BRANO CITATO →
# Con la mente del poi ( return to zero)



## Ultimo (30 Ottobre 2015)

Si, con la mente del poi e rinati sotto ogni aspetto da eventi come il tradimento, tutto il passato, a volte, sembra essere stato vissuto da altre persone, non da me. Leggere in questo forum ti porta indietro e ti porta a far uscire quei ricordi che ti creano empatia con chi si trova uguale o quasi, a come ti trovavi tu.  Scrivere cercando un contatto, cercando di aiutare chi come te sta passando l'esperienza del tradimento è un passaggio che definirei naturale,istintivo e umano.

Poi ci si ritrova a guardare un film, un film dove una donna partorisce un figlio che muore nel grembo.
Poi ci si ritrova a guardare quel film dove quel marito ha una relazione extraconiugale.
Poi ci si ritrova a guardare quel film dove la relazione extraconiugale, scoperta dalla moglie, ha quell'importanza relativa che rimane confinata nell'importanza che si dovrebbe dare ad un tradimento, concentrandosi seriamente su quegli eventi che sconvolgono, e stavolta in maniera indelebile, e pienamente condivisibili in quanto indice di gravità dell'accaduto, e, nel dover partorire un figlio morto che abbracci e baci senza poterlo crescere ed amare.


----------

DATI GREZZI →
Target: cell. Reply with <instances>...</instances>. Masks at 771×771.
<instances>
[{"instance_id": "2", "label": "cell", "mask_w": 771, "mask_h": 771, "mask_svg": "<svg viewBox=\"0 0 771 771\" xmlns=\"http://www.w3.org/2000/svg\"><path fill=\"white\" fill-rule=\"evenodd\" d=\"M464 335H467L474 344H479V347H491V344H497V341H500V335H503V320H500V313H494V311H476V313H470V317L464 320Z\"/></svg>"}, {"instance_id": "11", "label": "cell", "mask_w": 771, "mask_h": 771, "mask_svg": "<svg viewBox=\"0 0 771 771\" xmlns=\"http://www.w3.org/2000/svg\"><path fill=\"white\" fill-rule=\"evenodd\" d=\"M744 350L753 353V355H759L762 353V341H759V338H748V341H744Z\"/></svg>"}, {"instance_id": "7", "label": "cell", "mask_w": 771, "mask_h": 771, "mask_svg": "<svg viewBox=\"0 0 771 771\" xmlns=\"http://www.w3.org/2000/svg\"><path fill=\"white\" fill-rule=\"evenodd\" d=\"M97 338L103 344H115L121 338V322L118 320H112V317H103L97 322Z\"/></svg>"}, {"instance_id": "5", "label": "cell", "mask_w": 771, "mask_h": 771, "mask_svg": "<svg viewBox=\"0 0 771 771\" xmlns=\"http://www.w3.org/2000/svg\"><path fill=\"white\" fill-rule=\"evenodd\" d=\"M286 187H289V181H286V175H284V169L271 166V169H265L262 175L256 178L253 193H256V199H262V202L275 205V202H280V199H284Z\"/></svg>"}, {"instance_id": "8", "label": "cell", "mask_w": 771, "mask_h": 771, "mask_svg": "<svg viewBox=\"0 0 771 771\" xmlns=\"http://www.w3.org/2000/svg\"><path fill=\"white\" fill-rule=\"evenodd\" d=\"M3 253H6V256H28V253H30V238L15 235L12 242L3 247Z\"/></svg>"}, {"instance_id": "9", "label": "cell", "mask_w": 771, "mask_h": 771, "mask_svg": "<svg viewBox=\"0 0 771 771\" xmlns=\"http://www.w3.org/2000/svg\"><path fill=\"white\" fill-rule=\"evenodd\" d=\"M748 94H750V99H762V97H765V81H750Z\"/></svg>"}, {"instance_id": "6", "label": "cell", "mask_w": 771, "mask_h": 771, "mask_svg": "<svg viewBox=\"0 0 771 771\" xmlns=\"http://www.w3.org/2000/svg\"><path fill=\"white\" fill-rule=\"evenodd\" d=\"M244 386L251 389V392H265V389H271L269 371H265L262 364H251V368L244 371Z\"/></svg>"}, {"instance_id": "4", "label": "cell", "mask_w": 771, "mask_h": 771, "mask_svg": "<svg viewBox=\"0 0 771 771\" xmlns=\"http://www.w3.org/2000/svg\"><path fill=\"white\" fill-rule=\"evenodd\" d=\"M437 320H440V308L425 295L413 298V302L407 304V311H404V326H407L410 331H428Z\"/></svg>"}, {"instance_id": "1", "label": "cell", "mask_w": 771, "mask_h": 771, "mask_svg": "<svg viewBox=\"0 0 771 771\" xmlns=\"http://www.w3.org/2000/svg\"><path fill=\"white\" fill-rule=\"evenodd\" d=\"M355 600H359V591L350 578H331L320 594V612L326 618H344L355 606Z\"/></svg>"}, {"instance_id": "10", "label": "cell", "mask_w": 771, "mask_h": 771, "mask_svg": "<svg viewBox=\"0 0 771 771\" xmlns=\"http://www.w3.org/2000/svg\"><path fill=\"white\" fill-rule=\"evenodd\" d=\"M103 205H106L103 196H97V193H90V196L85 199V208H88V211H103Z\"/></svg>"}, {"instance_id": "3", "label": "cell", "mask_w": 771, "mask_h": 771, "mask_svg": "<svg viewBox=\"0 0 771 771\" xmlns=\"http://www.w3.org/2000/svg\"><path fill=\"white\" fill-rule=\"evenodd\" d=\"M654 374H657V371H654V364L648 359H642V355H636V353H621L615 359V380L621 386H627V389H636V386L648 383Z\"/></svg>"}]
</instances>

COMPITO →
Riscrivi in forma più breve il paragrafo del brano che comincia con «Si, con la mente del poi», conservandone i fatti principali. L'elenco non ha alcun legame con il brano.

SOLUZIONE →
Con la mente del poi, dopo essere rinati grazie a eventi come il tradimento, il passato a volte sembra vissuto da altri. Leggere il forum riporta indietro e risveglia ricordi che creano empatia con chi è nella stessa situazione. Scrivere per aiutare chi sta vivendo un tradimento è un passo naturale, istintivo e umano.